The Service Center BioInfra.Prot provides numerous bioinformatics tools and workflows to answer common questions regarding identification, quantification and statistical analysis of investigated molecules (proteins) in the field of medicine and life sciences.
In addition, we have been providing tailor-made bioinformatics solutions including machine learning and support in the interpretation of results for scientific publications (Turewicz et al. 2017). Please feel free to contact us at any time. Within the scope of our tool and workflow development we pay great attention to user-friendliness. Therefore we offer our tools and workflows mostly for different software environments (R, Java, KNIME, etc.). The preferred environment for users with little or no background in bioinformatics is KNIME, a free software for interactive data analysis, which allows the integration of numerous methods through its modular pipelining concept.
Workflow name: PIA
PIA is a toolbox for MS based protein inference and identification analysis. PIA allows you to inspect the results of common proteomics spectrum identification search engines, combine them semlessly and conduct statistical analyses. The main focus of PIA lays on the integrated inference algorithms, i.e. concluding the proteins from a set of identified spectra. But it also allows you to inspect your peptide spectrum matches, calculate FDR values across different search engine results and visualize the correspondence between PSMs, peptides and proteins.

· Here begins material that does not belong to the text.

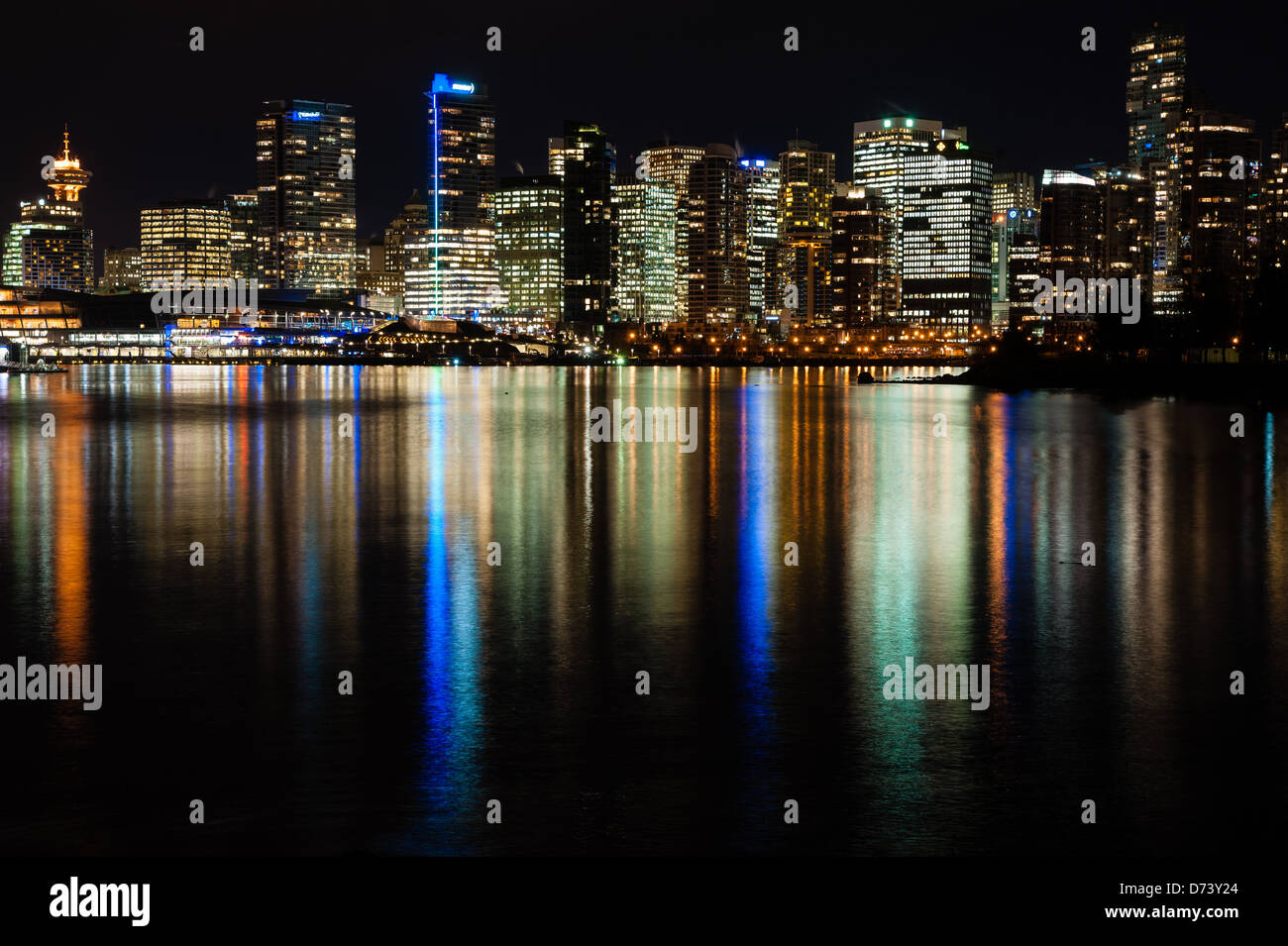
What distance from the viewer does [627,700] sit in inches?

Workflow name: Calibra Curve
A highly useful and flexible tool for calibration of targeted MS‐based measurements. CalibraCurve enables an automated batch-mode determination of dynamic linear ranges and quantification limits for both targeted proteomics and similar assays. The software uses a variety of measures to assess the accuracy of the calibration and provides intuitive visualizations.
Workflow name: Differential analysis of protein data
This workflow compares protein measurements of two sample groups using a t-test. The resulting p-values are corrected for multiple testing and visualized together with the fold changes in a volcano plot.